Je fis signe de la tête que j'étais parfaitement de son avis.
- Eh bien ! tant il y a, Monsieur, qu'au moment où je m'attendais à être pendu, on m'a mis dans un traîneau fermé, où j'étais fort bien du reste, mais d'où je ne sortais que deux fois par jour pour mes besoins naturels, tels que déjeuner, dîner.
Je fis signe de la tête que je comprenais fort bien.
- Bref, Monsieur, il y a un quart d'heure que le traîneau, après m'avoir déposé dans cette plaine, est reparti au galop, oui, Monsieur, au galop, sans me rien dire, ce qui n'est pas poli, mais aussi sans me demander de pourboire, ce qui est fort galant. Enfin je me croyais à Tobolsk, par delà les monts Ourals. Monsieur, vous connaissez Tobolsk ?
Je fis signe de la tête que oui.
- Eh ! point du tout, je suis en pays catholique, luthérien, veux-je dire ; car vous n'ignorez pas, Monsieur, que les Prussiens suivent le dogme de Luther ?
Je fis signe de la tête que ma science allait jusque-là.
- Si bien, Monsieur, qu'il ne me reste plus qu'à vous demander pardon de vous avoir dérangé, et à m'informer auprès de vous quels sont les moyens de transport de ce bienheureux pays.
- De quel côté allez-vous, Monsieur ?
- Monsieur, je désire aller en France. On m'a laissé mon argent, Monsieur ; je vous dis cela, parce que vous n'avez pas l'air d'un voleur. On m'a laissé mon argent, dis-je, et comme je n'ai qu'une petite fortune, douze cents livres de rente à peu près, Monsieur, il n'y a pas de quoi rouler carrosse, mais, avec de l'économie, on peut vivre de cela. Donc, je voudrais retourner en France pour manger tranquillement mes douze cents livres, loin de toutes les vicissitudes humaines et caché à l'oeil des gouvernements. C'est donc pour la France, Monsieur, c'est donc pour rentrer dans ma patrie, que je vous demanderai quels sont, à votre connaissance, les moyens de transport les moins... les moins dispendieux.
- Ma foi, mon cher Vestris, lui dis-je en changeant de ton, car je commençais à prendre pitié du pauvre diable, qui, tout en conservant son sourire et sa position chorégraphique, commençait à trembler de tous ses membres, en fait de moyens de transport, j'en ai un bien simple et bien facile, si vous voulez.
- Lequel, Monsieur ?
- Et moi aussi je retourne en France, dans ma patrie. Montez avec moi dans mon traîneau, et je vous déposerai, en arrivant à Paris, sur le boulevard Bonne-Nouvelle, comme je vous ai déposé, en arrivant à Saint-Pétersbourg, à l'hôtel d'Angleterre.

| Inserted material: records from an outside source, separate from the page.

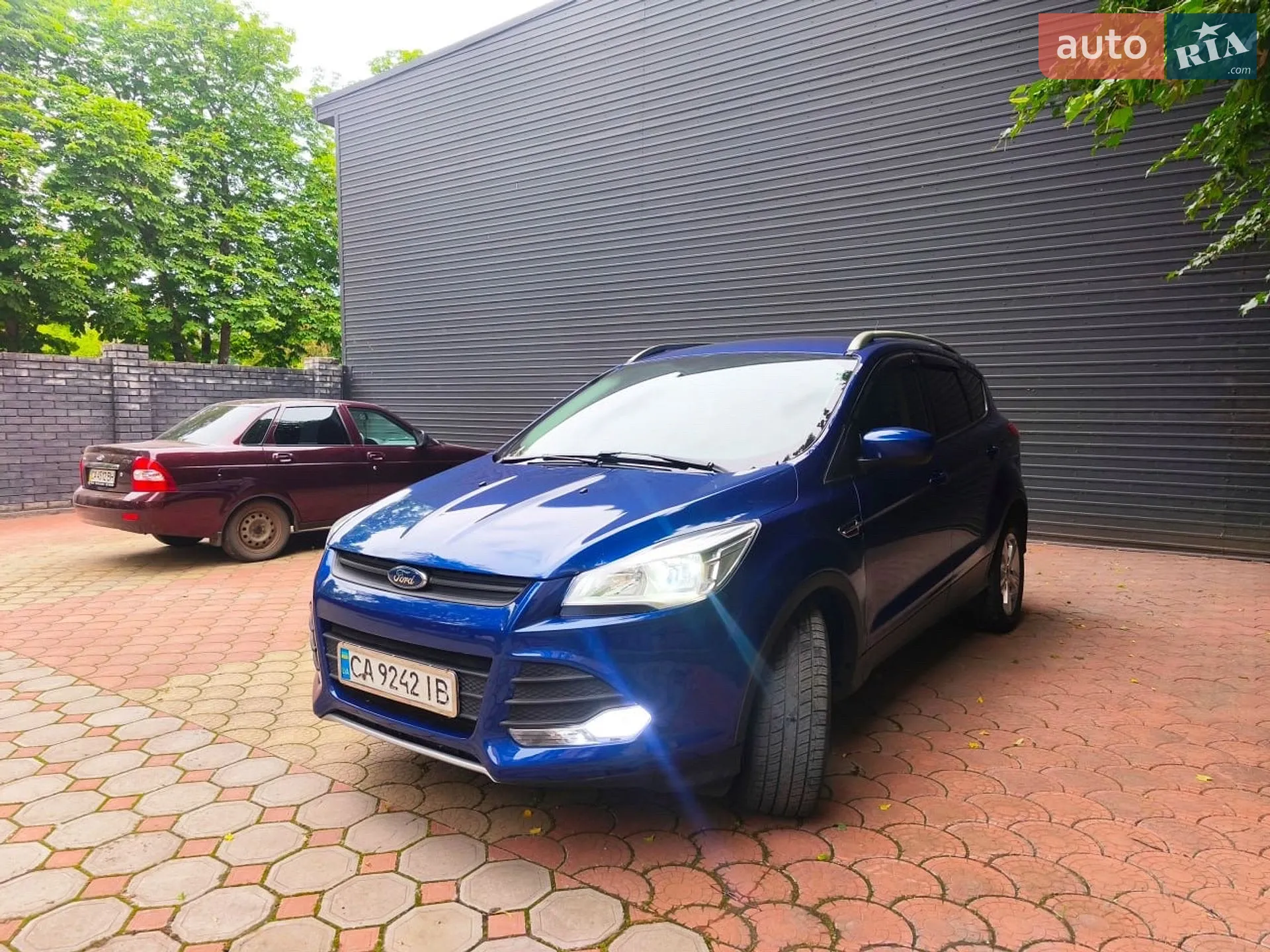 2014 Ford Escape - мініатюра 2
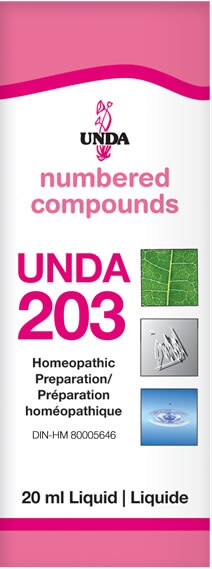 Unda #203 (0.68 fl oz)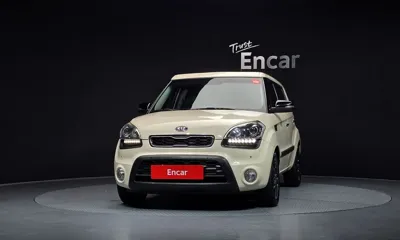 Kia Soul 2012, 75923 км, за 6500000 KRW - фото 3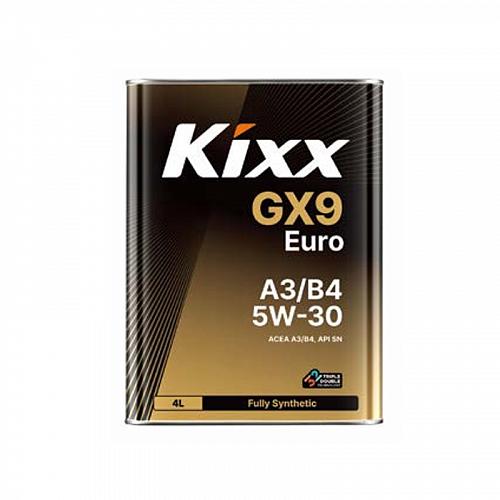 Кіхх GX9 Euro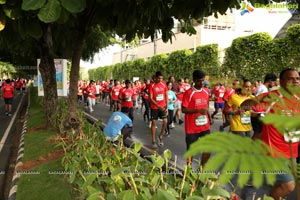 Airtel Hyderabad Marathon 2019 10K, HM & FM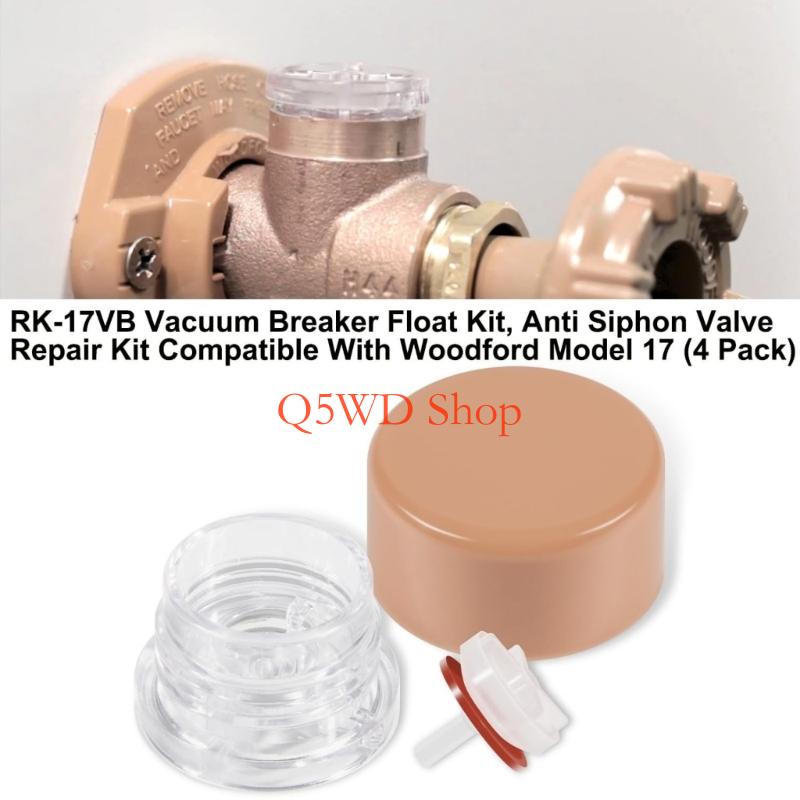 Q5WD -17VB 真空ブレーカーフロートボールキット耐食 - Float Ball Valve のレビューと価格
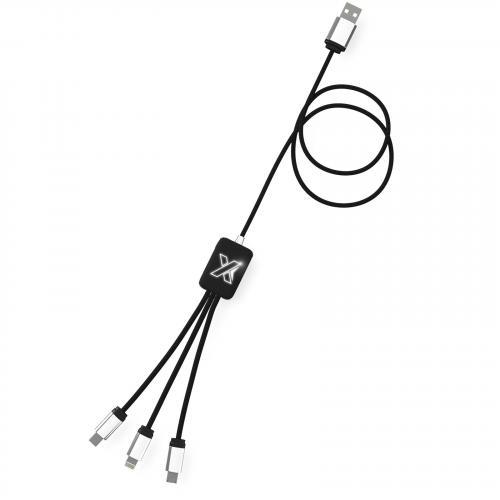 SCX.design c17 easy to use light-up cable retroiluminado 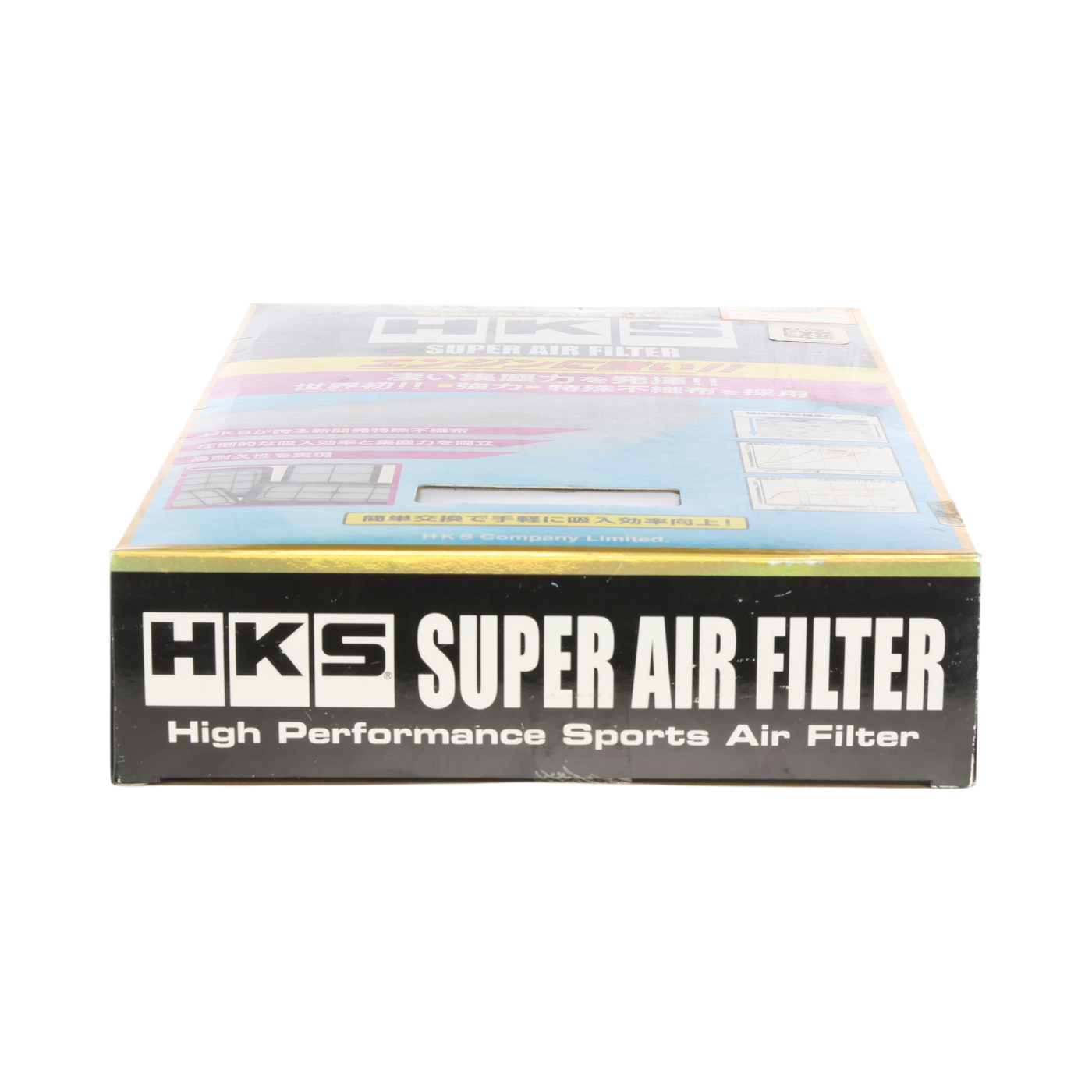 HKS Super Air Filter for 16-26 Civic/23-26 Integra 1.5T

- Comment ! c'est vous, mon cher monsieur Grisier.
- Moi-même, pour vous servir ; mais ne perdons pas de temps. Vous êtes pressé, et moi aussi : voilà la moitié de mes fourrures. Là, bien, réchauffez vous.
- Le fait est que je commençais à me refroidir. Ah !...
- Mettez votre violon quelque part. Il y a de la place.
- Non, merci ; si vous le permettez, je le porterai sous mon bras.
- Comme vous voudrez. Postillon ! en route.
Et nous repartîmes au galop.
Neuf jours après, heure pour heure, je déposais mon compagnon de voyage en face du passage de l'Opéra. Je ne l'ai jamais revu depuis.
Quant à moi, comme je n'avais pas eu l'esprit de faire ma fortune, je continuai de donner des leçons. Dieu a béni mon art, et j'ai force élèves dont pas un seul n'a été tué en duel. Ce qui est le plus grand bonheur que puisse espérer Un Maître d'Armes.